Look through the records below for the line with "content_type: image/svg+xml". Return that line and each one after it up to and including the line with "15C3.36433 15 0", exactly.

━━ Raw data ━━

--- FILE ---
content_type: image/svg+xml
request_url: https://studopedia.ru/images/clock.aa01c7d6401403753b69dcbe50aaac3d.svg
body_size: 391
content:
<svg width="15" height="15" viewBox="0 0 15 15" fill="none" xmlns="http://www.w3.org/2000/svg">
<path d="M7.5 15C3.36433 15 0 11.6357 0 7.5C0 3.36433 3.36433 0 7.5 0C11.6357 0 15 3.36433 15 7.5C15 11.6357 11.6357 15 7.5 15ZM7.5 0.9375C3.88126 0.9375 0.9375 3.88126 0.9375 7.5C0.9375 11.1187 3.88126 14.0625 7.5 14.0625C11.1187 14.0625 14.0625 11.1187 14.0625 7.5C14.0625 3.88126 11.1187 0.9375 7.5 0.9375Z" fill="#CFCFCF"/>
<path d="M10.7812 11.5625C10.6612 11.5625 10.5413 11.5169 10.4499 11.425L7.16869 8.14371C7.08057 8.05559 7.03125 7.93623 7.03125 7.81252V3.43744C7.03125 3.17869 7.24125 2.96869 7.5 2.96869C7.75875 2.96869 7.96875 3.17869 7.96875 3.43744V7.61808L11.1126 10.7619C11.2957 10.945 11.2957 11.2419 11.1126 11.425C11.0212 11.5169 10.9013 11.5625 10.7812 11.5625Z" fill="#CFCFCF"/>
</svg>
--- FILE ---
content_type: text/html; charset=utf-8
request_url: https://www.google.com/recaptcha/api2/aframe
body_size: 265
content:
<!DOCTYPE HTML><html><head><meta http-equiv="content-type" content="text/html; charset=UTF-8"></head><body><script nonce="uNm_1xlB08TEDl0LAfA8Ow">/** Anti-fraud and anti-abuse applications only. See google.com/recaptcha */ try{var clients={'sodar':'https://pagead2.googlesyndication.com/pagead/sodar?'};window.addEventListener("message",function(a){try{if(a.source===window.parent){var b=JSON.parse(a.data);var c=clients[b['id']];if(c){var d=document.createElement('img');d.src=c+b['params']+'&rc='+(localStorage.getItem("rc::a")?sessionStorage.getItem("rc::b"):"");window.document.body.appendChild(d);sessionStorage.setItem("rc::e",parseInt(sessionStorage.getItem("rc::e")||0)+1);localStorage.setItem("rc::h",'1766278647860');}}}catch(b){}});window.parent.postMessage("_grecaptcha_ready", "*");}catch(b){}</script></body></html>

━━━

Task output =>
content_type: image/svg+xml
request_url: https://studopedia.ru/images/clock.aa01c7d6401403753b69dcbe50aaac3d.svg
body_size: 391
content:
<svg width="15" height="15" viewBox="0 0 15 15" fill="none" xmlns="http://www.w3.org/2000/svg">
<path d="M7.5 15C3.36433 15 0 11.6357 0 7.5C0 3.36433 3.36433 0 7.5 0C11.6357 0 15 3.36433 15 7.5C15 11.6357 11.6357 15 7.5 15ZM7.5 0.9375C3.88126 0.9375 0.9375 3.88126 0.9375 7.5C0.9375 11.1187 3.88126 14.0625 7.5 14.0625C11.1187 14.0625 14.0625 11.1187 14.0625 7.5C14.0625 3.88126 11.1187 0.9375 7.5 0.9375Z" fill="#CFCFCF"/>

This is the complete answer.